Aim 1:
List every person named in the Colorado shooting article that follows.
Aim 2:
Please extend the Colorado shooting article below, picking up after its final sentence.

Document segment:
- - - -

Colorado shooting: Batman mask found in apartment
Aurora: A batman mask as been recovered from the apartment of James Holmes, suspected of killing 12 people and injuring 58 others after opening fire during a midnight screening of Batman film ‘The Dark Knight Rises’.
A US official, on conditions of anonymity, said that the mask was found inside the apartment of Holmes after sophisticated booby traps were removed.
Holmes has been put in solitary confinement and is not co-operating with the police. “Holmes is lawyered up and is not talking to us,” said Aurora Police Chief, Dan Oates.
Police have said that Holmes began buying guns at Denver-area stores nearly two months before Friday`s shooting and that he received at least 50 packages in four months at his home and at school. Also on Sunday, a gun range owner east of Denver said he recently rejected a membership application from Holmes in part because of a bizarre voice mail greeting on Holmes` phone.
When Rotkovich called to invite him to a mandatory orientation the following week, he said he heard a message on Holmes` voice mail that was "bizarre — guttural, freakish at best."
He left two other messages but eventually told his staff to watch out for Holmes at the July 1 orientation and not to accept him into the club, Rotkovich said.
While the University of Colorado disclosed that it was cooperating with police in the case, that disclosure was one of the few the university has made three days after the massacre. It remained unclear whether Holmes` professors and other students at his 35-student Ph.D. program noticed anything unusual about his behavior.

- - - -

Excerpted records:
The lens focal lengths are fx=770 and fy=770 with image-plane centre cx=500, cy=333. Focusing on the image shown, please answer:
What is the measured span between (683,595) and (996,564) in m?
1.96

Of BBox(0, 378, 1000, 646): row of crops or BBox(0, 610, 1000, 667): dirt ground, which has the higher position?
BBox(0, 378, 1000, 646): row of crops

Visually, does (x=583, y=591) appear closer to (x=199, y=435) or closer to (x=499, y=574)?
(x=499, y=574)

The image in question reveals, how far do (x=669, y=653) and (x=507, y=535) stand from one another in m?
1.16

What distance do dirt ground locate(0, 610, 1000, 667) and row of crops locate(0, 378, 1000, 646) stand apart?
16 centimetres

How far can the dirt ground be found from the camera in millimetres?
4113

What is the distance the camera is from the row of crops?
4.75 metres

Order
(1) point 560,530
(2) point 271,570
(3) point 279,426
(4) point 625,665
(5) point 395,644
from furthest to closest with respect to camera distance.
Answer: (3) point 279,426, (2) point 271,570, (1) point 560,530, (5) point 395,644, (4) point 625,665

- - - -

Expected answer 1:
James Holmes
Dan Oates
Rotkovich

Expected answer 2:
His reasons for quitting the program in June, just a year into the five- to seven-year program, also remained a mystery.
Holmes recently took an intense, three-part oral exam that marks the end of the first year. Those who do well continue with their studies and shift to full-time research, while those who don`t do well meet with advisers and discuss their options, including retaking the exam. University officials would not say if he passed, citing privacy concerns.
The university said Holmes gave no reason for his withdrawal, a decision he made in June.
Holmes was not allowed access from the institution after his withdrawal, which was "standard operating procedure" because he was no longer affiliated with the school, Montgomery said. Holmes had no contact with university police, she said.
The university declined to release any details of his academic record, citing privacy concerns, and at least two dozen professors and other staff declined to speak with The Associated Press. Some said they were instructed not to talk publicly about Holmes in a blanket email sent to university employees.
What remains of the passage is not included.